I think of this often. Not because I believe he would have done things wrong (LOL) but mostly because of everything in our jointly held life that has folded and unfolded since he left us. How people moved away that may not have otherwise moved away. How holidays are not the same – not even close – and nothing we do even resembles that life anymore. How some family members stayed at a distance as if he was the only person who mattered within our family of four and we do not exist separate from him. How one daughter’s pathway has led to a life quite different than he would have imagined or projected…and had he been here…instead of me…would she still be on that same path?

How he would be viewed as a widower versus how I am viewed as a widow. How nothing is more adorable to a bunch of women of all ages than a lonely handsome widower with two grown daughters who have moved out and two aging dachshunds who sit on his lap in the evening. And nothing is more pathetic than a premenopausal widow with some extra stress-infused crow’s feet around her eyes, a stubborn middle aged ten pounds, an identity crisis…and the otherwise same exact baggage.

There were times when I wish I could have taken his place. There were times when I would have given anything to take his pain and hold his suffering, just to give him a break, or instead, a second half life without me. Then I could have let him be the one to live with the images, smells and sounds, the pain and failures and loneliness – and maybe he would have done a better job with everything and everyone in our collective family than I have. Maybe he would not have spent every day believing he was a big failure at this whole thing, looking outside and inside for some kind of validation that there is no roadmap for this.

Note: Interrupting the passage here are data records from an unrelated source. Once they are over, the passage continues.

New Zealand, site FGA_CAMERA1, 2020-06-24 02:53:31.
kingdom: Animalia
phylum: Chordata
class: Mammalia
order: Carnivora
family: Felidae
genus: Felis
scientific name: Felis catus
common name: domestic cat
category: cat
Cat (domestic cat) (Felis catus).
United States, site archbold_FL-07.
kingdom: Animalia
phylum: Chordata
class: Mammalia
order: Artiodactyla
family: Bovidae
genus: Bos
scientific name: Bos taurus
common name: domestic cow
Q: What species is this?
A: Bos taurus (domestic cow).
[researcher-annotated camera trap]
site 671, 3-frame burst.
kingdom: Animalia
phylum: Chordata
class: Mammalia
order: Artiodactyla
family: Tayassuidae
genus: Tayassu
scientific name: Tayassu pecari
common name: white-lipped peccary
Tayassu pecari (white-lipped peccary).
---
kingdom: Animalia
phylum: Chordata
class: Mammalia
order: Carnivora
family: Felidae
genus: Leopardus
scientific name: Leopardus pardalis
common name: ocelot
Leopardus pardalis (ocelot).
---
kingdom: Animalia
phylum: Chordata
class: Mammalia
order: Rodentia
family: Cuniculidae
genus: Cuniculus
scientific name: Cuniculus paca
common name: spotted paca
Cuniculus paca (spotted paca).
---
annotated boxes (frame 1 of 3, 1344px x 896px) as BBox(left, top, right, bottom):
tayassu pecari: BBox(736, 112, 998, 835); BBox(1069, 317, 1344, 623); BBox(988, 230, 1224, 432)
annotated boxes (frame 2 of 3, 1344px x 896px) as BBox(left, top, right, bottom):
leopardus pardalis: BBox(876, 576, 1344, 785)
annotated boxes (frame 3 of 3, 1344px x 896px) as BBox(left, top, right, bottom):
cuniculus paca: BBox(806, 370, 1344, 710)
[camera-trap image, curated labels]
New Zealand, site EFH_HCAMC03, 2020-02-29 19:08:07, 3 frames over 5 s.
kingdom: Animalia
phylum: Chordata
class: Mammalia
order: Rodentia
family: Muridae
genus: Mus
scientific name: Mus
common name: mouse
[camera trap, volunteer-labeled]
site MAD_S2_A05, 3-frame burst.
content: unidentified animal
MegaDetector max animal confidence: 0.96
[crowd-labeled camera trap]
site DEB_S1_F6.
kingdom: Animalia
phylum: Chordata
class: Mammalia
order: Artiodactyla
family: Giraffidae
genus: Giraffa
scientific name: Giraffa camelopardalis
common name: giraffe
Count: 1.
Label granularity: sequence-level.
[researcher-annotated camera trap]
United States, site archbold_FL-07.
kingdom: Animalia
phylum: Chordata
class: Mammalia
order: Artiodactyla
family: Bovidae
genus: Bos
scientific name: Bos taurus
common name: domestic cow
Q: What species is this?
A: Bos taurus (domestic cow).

That…if he had been the one to live, people would have healed faster and better and more completely, would have gotten on with things quicker, would have grabbed onto him tightly in love and support and not let him go. His children would not have been essentially forgotten and largely ignored by those who should have held them the closest. There would have been more laughter and happiness, intimacy and bonding, some reflection that resulted in loving action and openness to all the love lost and the love left behind.

What if it had been me? What if it had been you?


Dori lost her husband to metastatic colon cancer in September 2016, devastating her family. She is honored to serve as a contributing blogger for the Hope for Widows Foundation. Dori is the author of two award-winning novels of literary southern fiction, Scout’s Honor (Pen Name Publishing, 2016) and the Amazon #1 bestseller, Good Buddy (EJD Press, 2019). Good Buddy was written as a way to memorialize the best parts of her husband and the family and memories they shared together. Her short fiction, creative nonfiction, and poetry are published in several anthologies, and Dori uses all her writing as a way to navigate her life and grief. As a writer, she lives by southern literary giant Pat Conroy's quote: "Writing is the only way I have to explain my own life to myself."